Submit a Help Desk ticket immediately.

🛡 Other Security Concerns — Network intrusion, unauthorized system access, or suspicious activity

What information to include in your report:

What you observed — describe the behavior or anomaly as specifically as possible
Date and time you first noticed the activity
Name, serial number, and IP address of affected system(s), if known
Physical location of the affected system(s)
Whether the situation may involve more than one computer or system
Whether any potentially sensitive information is stored on or accessible from the affected system(s)
Any log files, screenshots, or other evidence you can share

Protect Yourself Against Future Threats

Pitt Digital is monitoring a surge in targeted spear phishing attacks — sophisticated scams that incorporate personal details and often arrive from non-Pitt addresses such as Gmail. Your vigilance is crucial.
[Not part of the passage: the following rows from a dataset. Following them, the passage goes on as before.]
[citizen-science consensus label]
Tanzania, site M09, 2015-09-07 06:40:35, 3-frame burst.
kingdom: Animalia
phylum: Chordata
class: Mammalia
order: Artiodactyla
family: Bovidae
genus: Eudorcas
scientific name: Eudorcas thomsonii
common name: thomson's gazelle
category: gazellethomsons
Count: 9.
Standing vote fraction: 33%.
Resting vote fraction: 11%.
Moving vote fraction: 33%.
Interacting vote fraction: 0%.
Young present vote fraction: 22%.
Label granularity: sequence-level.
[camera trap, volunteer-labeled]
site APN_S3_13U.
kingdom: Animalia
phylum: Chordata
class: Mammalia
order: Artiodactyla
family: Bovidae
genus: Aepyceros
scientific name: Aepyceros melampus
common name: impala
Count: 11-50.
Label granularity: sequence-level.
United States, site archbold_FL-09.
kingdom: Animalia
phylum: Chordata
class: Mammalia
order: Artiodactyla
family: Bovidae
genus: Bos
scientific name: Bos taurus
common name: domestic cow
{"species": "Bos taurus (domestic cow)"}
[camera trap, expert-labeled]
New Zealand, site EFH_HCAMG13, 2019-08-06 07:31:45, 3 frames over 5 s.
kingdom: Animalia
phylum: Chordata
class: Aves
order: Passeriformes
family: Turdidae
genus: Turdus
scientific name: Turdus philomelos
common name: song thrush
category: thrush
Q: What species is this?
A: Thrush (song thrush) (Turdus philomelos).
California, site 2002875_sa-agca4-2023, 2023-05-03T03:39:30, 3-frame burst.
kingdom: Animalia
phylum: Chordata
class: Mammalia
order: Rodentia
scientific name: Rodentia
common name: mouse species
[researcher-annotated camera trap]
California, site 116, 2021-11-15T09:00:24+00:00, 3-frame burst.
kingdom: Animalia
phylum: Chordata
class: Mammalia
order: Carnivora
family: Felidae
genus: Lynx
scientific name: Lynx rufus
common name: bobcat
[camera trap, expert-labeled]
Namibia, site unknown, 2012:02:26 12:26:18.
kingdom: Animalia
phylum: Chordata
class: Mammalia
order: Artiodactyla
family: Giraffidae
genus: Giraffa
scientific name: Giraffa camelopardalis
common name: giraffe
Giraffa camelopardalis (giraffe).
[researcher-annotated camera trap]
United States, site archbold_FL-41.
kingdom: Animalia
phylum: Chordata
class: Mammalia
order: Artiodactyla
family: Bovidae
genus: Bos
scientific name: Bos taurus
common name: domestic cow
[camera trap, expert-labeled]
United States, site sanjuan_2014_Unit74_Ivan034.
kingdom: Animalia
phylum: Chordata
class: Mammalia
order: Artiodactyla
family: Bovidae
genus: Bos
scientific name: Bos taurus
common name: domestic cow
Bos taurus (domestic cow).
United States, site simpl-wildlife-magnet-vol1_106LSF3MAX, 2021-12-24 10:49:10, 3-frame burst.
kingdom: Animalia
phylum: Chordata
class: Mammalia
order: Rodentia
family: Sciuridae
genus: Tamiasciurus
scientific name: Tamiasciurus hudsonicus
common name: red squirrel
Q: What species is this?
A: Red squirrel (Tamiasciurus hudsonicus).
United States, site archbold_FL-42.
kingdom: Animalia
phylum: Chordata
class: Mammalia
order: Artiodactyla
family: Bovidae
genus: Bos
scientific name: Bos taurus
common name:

1. Only approve Duo requests you initiated An unexpected Duo push means someone else has your password. Decline it immediately and change your Pitt Passport password.	2. Use unique passwords and enable MFA everywhere Create a unique password for Pitt Passport and a different password for every other account. Enable MFA on all accounts that offer it.
3. Spot and report phishing scams Watch for typos, urgency, requests for sensitive data, or asks to reply using personal email. Use the Report button in Outlook or the KnowBe4 PAB.	4. Keep your software updated Enable auto-updates for browsers, apps, and your OS. University-managed Macs receive updates automatically. Windows users should activate Windows Update.
5. Complete annual security training Search for “security training” on myPitt to complete or review training powered by KnowBe4.	6. Only download apps from trusted sources Install apps only from official app stores. For University business, ensure any new application has undergone a vendor security risk assessment.